Everything I Never Told You by Celeste Ng
Ng is now a bankable writer of fiction that straddles commercial and literary fiction—in fact, she might be the most bankable. I think this is a crown that is interesting to trace through time. Ten or 15 years ago, it was worn by Jonathan Franzen. With two big-time hits under her belt and adaptations on the way, Ng seems poised to wear it for a good bit longer.
Milk and Honey by Rupi Kaur
Go to Target and you will not only see Milk and Honey but a cluster of other books of poetry that look an awful lot like it sitting there. Spawning a bunch of titles influenced by your work is one thing, but Kaur’s Instagram-friendly brand of poetry is now a genre of its own.

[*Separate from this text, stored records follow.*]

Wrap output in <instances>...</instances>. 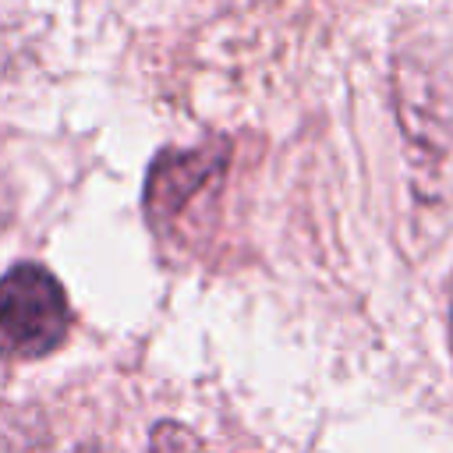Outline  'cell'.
Listing matches in <instances>:
<instances>
[{
	"label": "cell",
	"instance_id": "6da1fadb",
	"mask_svg": "<svg viewBox=\"0 0 453 453\" xmlns=\"http://www.w3.org/2000/svg\"><path fill=\"white\" fill-rule=\"evenodd\" d=\"M71 329L67 294L35 262H18L0 276V357H42Z\"/></svg>",
	"mask_w": 453,
	"mask_h": 453
},
{
	"label": "cell",
	"instance_id": "7a4b0ae2",
	"mask_svg": "<svg viewBox=\"0 0 453 453\" xmlns=\"http://www.w3.org/2000/svg\"><path fill=\"white\" fill-rule=\"evenodd\" d=\"M223 145L216 149H188V152H163L145 180V212L156 226L173 223L191 198H198L223 170Z\"/></svg>",
	"mask_w": 453,
	"mask_h": 453
},
{
	"label": "cell",
	"instance_id": "3957f363",
	"mask_svg": "<svg viewBox=\"0 0 453 453\" xmlns=\"http://www.w3.org/2000/svg\"><path fill=\"white\" fill-rule=\"evenodd\" d=\"M149 453H209V449L191 428L177 421H159L149 435Z\"/></svg>",
	"mask_w": 453,
	"mask_h": 453
},
{
	"label": "cell",
	"instance_id": "277c9868",
	"mask_svg": "<svg viewBox=\"0 0 453 453\" xmlns=\"http://www.w3.org/2000/svg\"><path fill=\"white\" fill-rule=\"evenodd\" d=\"M85 453H96V449H85Z\"/></svg>",
	"mask_w": 453,
	"mask_h": 453
}]
</instances>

Dog Man Volume 1 by Dav Pilkey
Do you know how many books Dog Man and its middle grade comic brethren like Diary of a Wimpy Kid sell? Millions and millions of copies a year. Grade schoolers are going to talk about Kinney and Pilkey like my generation talked about Calvin & Hobbes. And maybe more. Middle grade became the locus of activity in children’s publishing over the last ten years, and every installment of these series just sells more. Eventually this will ebb, but not before tens of millions of kids make this part of the their adolescent canon.
The Life-Changing Magic of Tidying Up by Marie Kondo
Mocked. Misunderstood. And minting money. “Does it bring you joy?” is now as quotable as “we’re not in Kansas anymore.” How many slight works of home organization do that? Exactly one.